Pura esencia mediterránea
Colgada sobre un acantilado que se eleva súbitamente sobre el mar, la localidad de Sidi Bou Saïd ofrece un aspecto minimalista que contrasta poderosamente con el colorido de la vecina ciudad de Túnez. Caracterizada por sus viviendas rigurosamente encaladas así como por la tonalidad vívidamente azul de elementos como puertas, ventanas o dinteles, esta pequeña población presenta un aspecto inequívocamente mediterráneo que resulta sumamente atractivo para un amplio rango de visitantes. Bien desde los resorts de Hammamet o Port el Kantaoui, bien desde los cruceros con escala en el puerto de la capital, no hay viajero al país tunecino que no se acerque hasta ella al menos por unas horas con la pretensión de descubrir esa luz que la inunda y le confiere tan peculiar imagen.

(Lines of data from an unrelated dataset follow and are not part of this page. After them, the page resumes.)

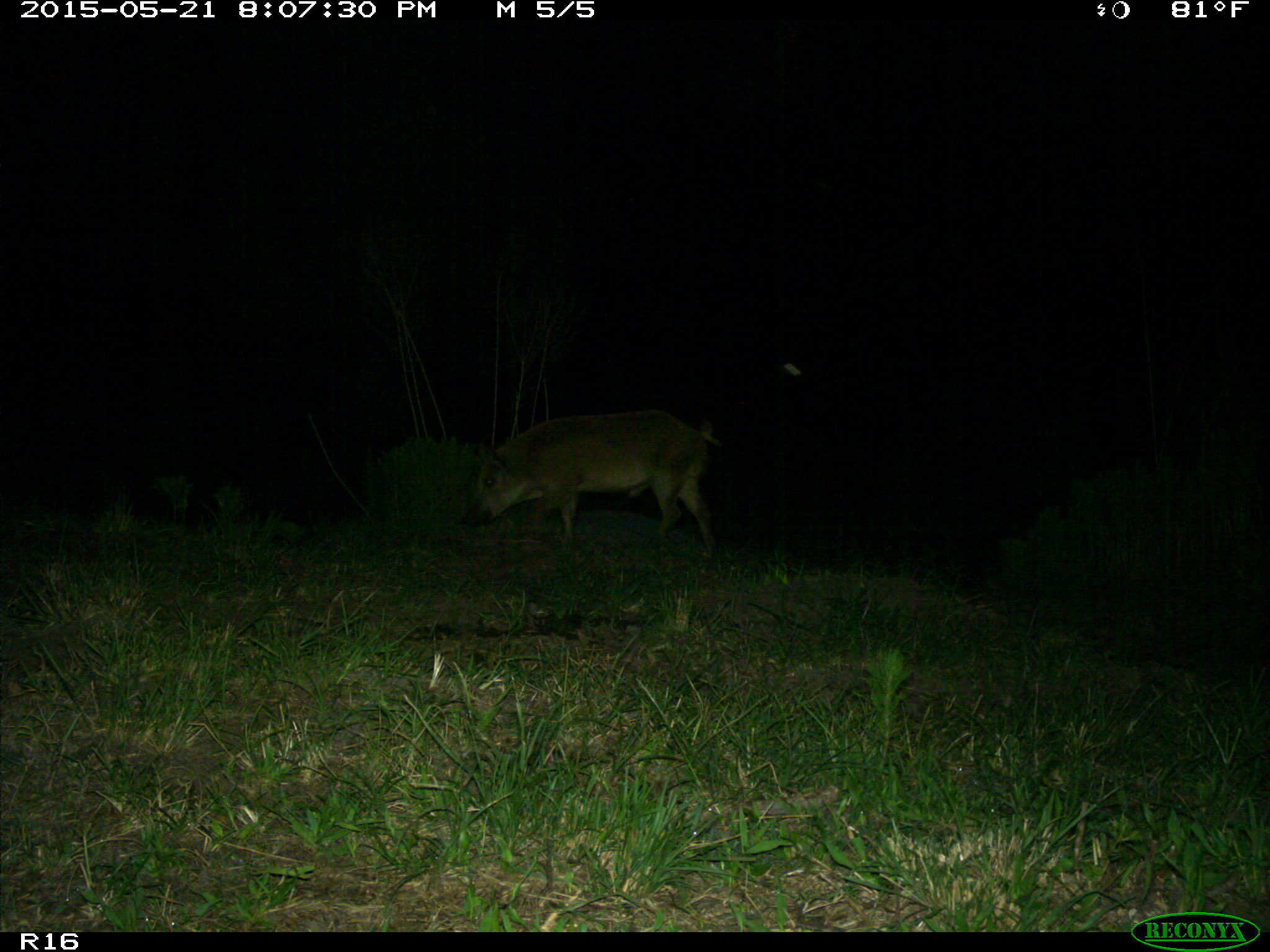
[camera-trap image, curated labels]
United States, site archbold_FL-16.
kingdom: Animalia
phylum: Chordata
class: Mammalia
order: Artiodactyla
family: Suidae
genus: Sus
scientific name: Sus scrofa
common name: wild boar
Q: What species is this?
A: Sus scrofa (wild boar).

Probablemente sea esa iluminación natural tan particular que anega Sidi Bou Saïd la que tradicionalmente ha ejercido un considerable embrujo sobre numerosos escritores y artistas, que hasta ella llegaron con la intención de captarla y describirla a su manera. Entre los primeros estaban Simone de Beauvoir y André Gide, que fueron asiduos visitantes de la villa cuando ésta era un cotizado lugar de vacaciones para la bohemia parisina. Algunos de los segundos fueron Henri Matisse y Paul Klee, quien durante el tiempo que pasó en la localidad a comienzos del siglo XX dio un giro decisivo a su manera de pintar tras quedar decididamente atrapado en las redes del color, al que ya no pudo renunciar durante el resto de su carrera.

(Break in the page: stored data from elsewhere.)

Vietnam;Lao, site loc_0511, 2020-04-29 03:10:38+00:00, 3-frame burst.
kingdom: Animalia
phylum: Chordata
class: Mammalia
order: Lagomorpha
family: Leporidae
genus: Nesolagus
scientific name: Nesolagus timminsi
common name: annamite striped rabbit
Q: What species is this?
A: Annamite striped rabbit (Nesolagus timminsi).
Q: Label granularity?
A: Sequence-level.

Aunque algunas teorías sostienen que la esencia mediterránea de Sidi Bou Saïd se debe a que aquí se establecieron algunos moriscos expulsados de España en el siglo XVII, existen numerosas dudas al respecto. Parece ser que el nombre originario de la población era Jabal el-Menar, que fue cambiado al actual para honrar la memoria de un imam que en ella residió durante el siglo XIII. Tampoco está tan claro que la coloración uniforme que presentan sus viviendas se haya mantenido tal cual desde que la villa fue fundada. Se dice que el responsable de tan característico aspecto fue el musicólogo francés Rodolphe d’Erlanger, establecido en la localidad para estudiar los ritmos locales, que habría insinuado la conveniencia de decorar los edificios de esta manera. Ante los buenos resultados obtenidos su sugerencia pronto se convertiría en ley.

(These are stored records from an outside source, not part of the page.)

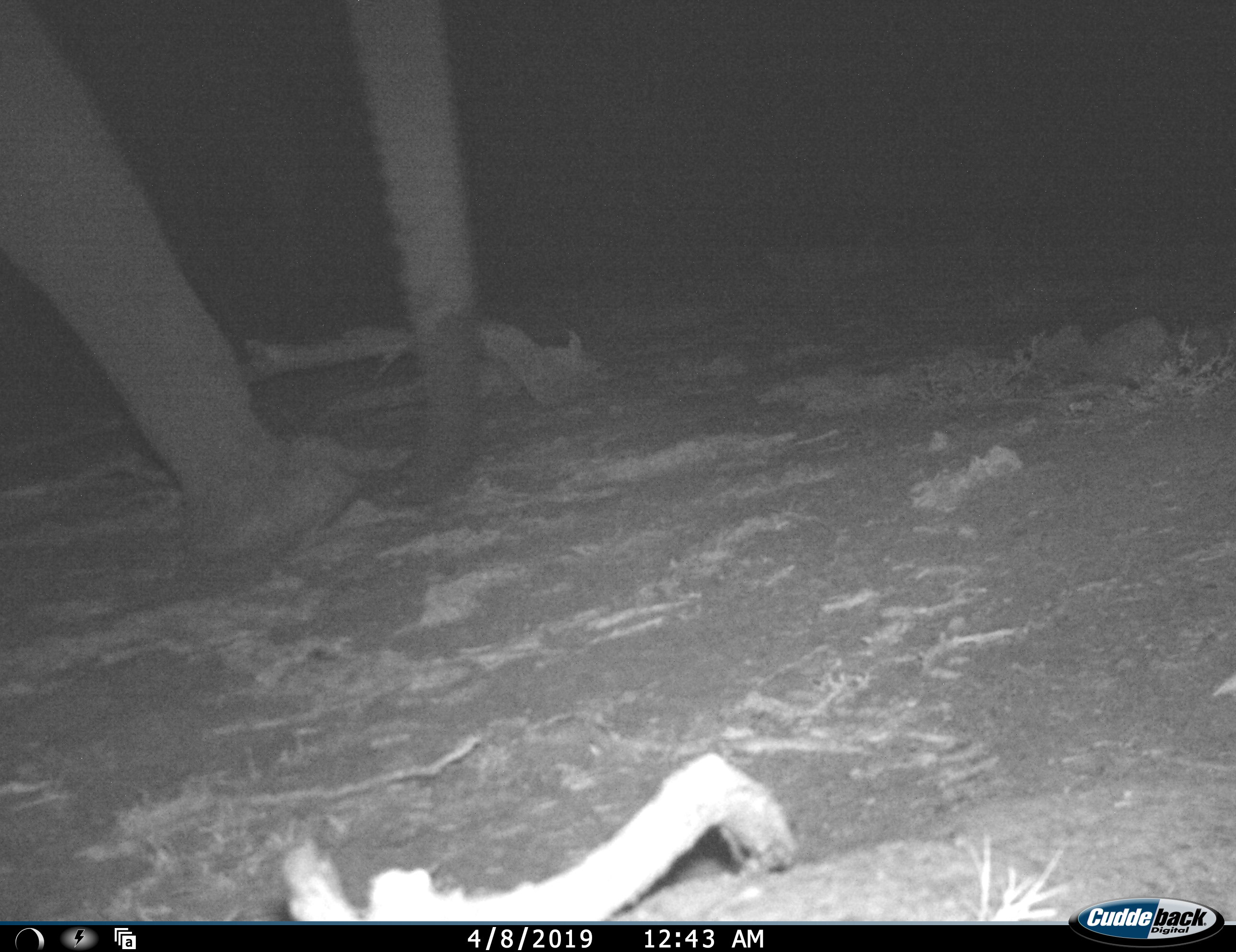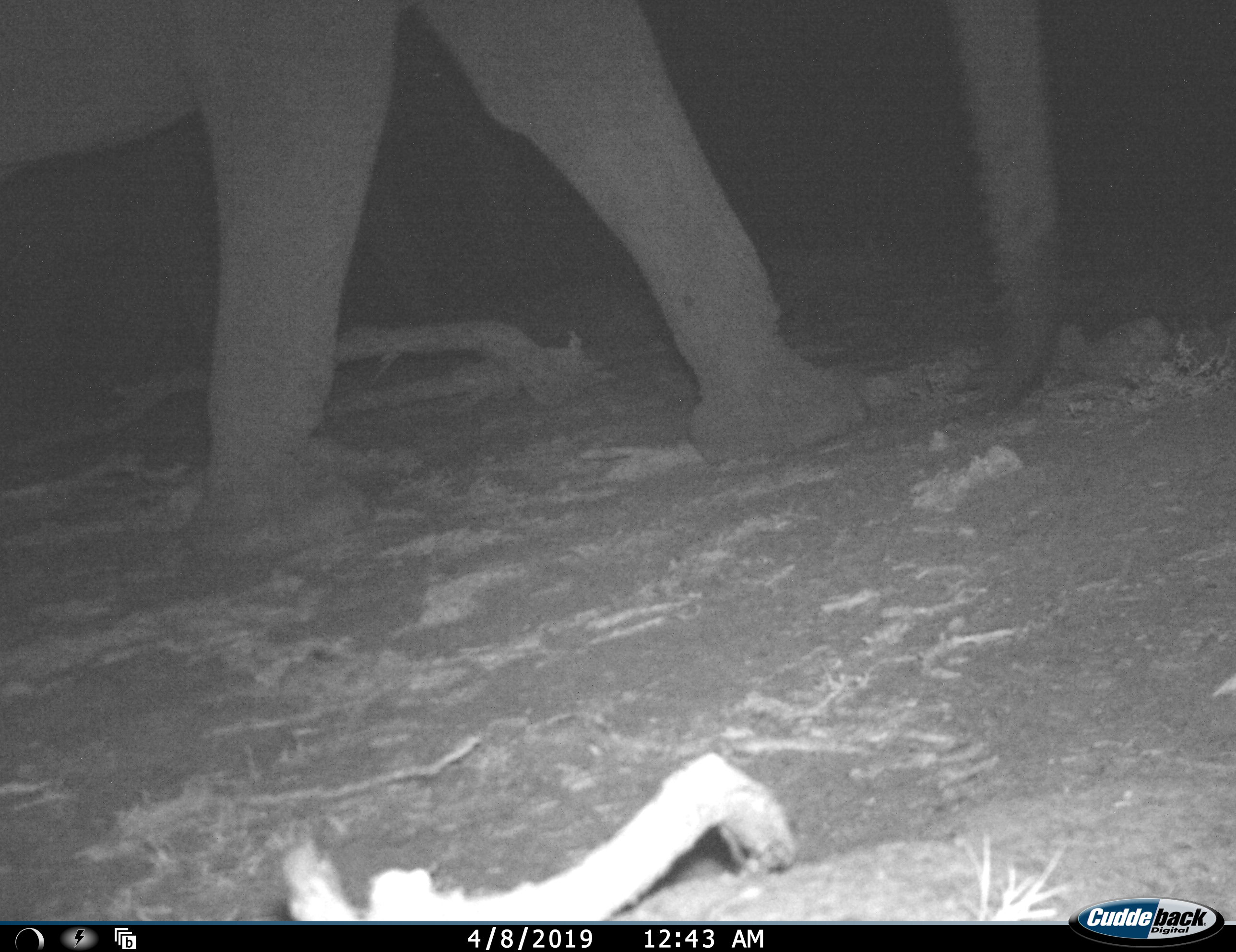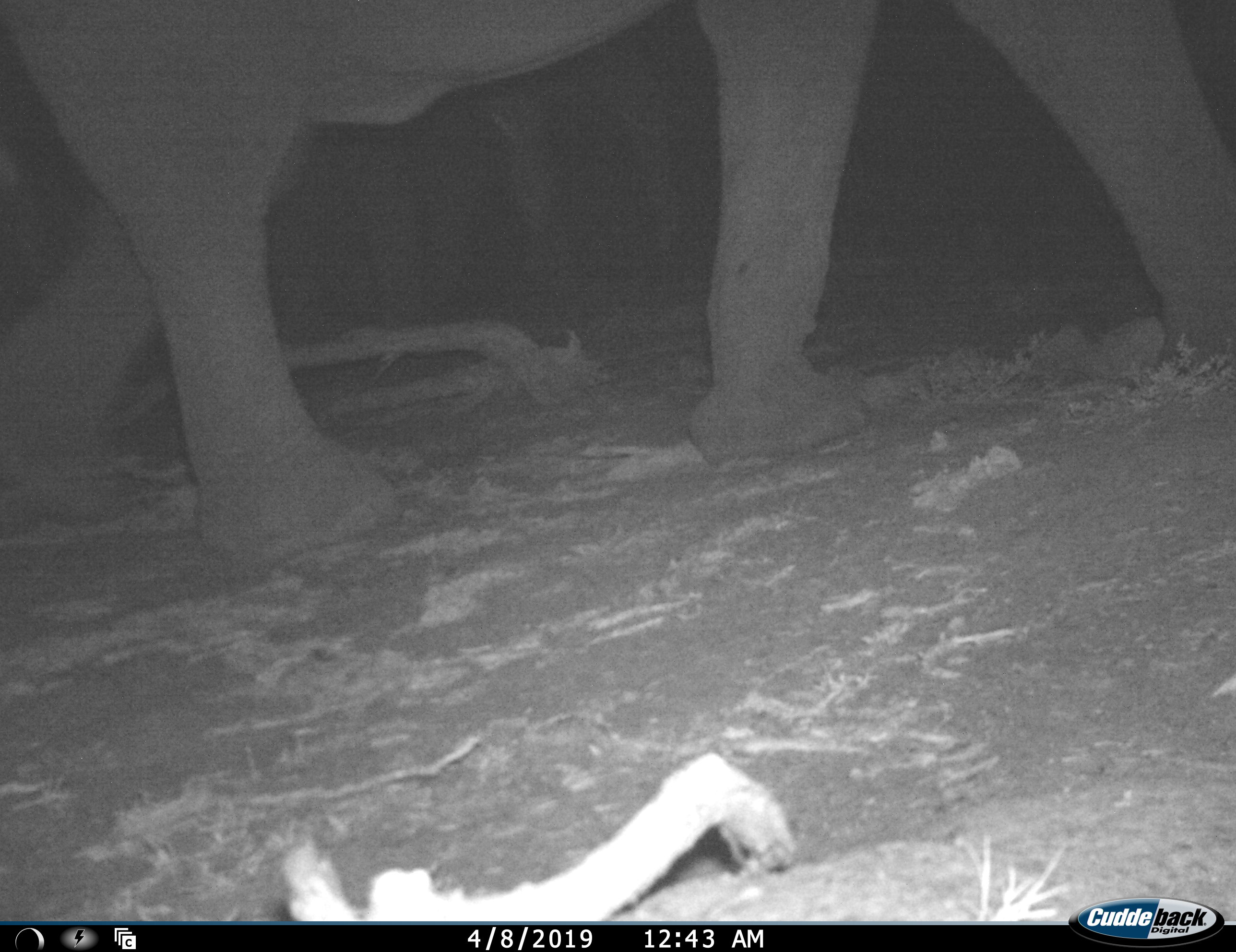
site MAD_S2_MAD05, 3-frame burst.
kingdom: Animalia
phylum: Chordata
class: Mammalia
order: Proboscidea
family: Elephantidae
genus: Loxodonta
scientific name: Loxodonta africana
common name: african bush elephant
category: elephant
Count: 1.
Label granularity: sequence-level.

Pasear por Sidi Bou Saïd resulta una agradable experiencia, especialmente si el viajero consigue abstraerse de las habituales aglomeraciones que presentan sus calles. Lo ideal es pasar en la villa al menos un par de noches, con lo que el visitante conseguirá evitar las horas de mayor afluencia turística. Durante éstas la población aparece repleta de vendedores ofreciendo sus productos a numerosos viandantes deseosos de adquirir todo tipo de souvenirs, la mayoría de ellos ni siquiera genuinamente locales, al mejor precio posible. A pesar de resultar un tanto engorroso para quienes, como es mi caso, no estamos interesados en la compra y el regateo en absoluto, en el fondo se trata de un detalle anecdótico que no consigue restar un ápice del encanto indudable que presenta la localidad.
Una experiencia en Sidi Bou Saïd no sería completa si se deja pasar la oportunidad de visitar alguno de sus cafés. El más conocido de todos es el Cafe des Nattes, que debe su nombre a las esteras que decoran el suelo del local. Su considerable fama acarrea una excesiva concurrencia y no es de extrañar que resulte imposible encontrar sitio libre, especialmente en las mesas situadas en el exterior. Buenas alternativas resultan el Cafe des Delices o el Cafe Sidi Chabaane, desde cuyas terrazas se obtienen buenas vistas del puerto de la localidad. Sorbiendo lentamente un té a la menta y admirando el triángulo azul que forman el cielo, el Mediterráneo y la población misma tuve la sensación de que la luz no se refleja en ella, sino que permanece atrapada allí a eterna disposición de sus visitantes.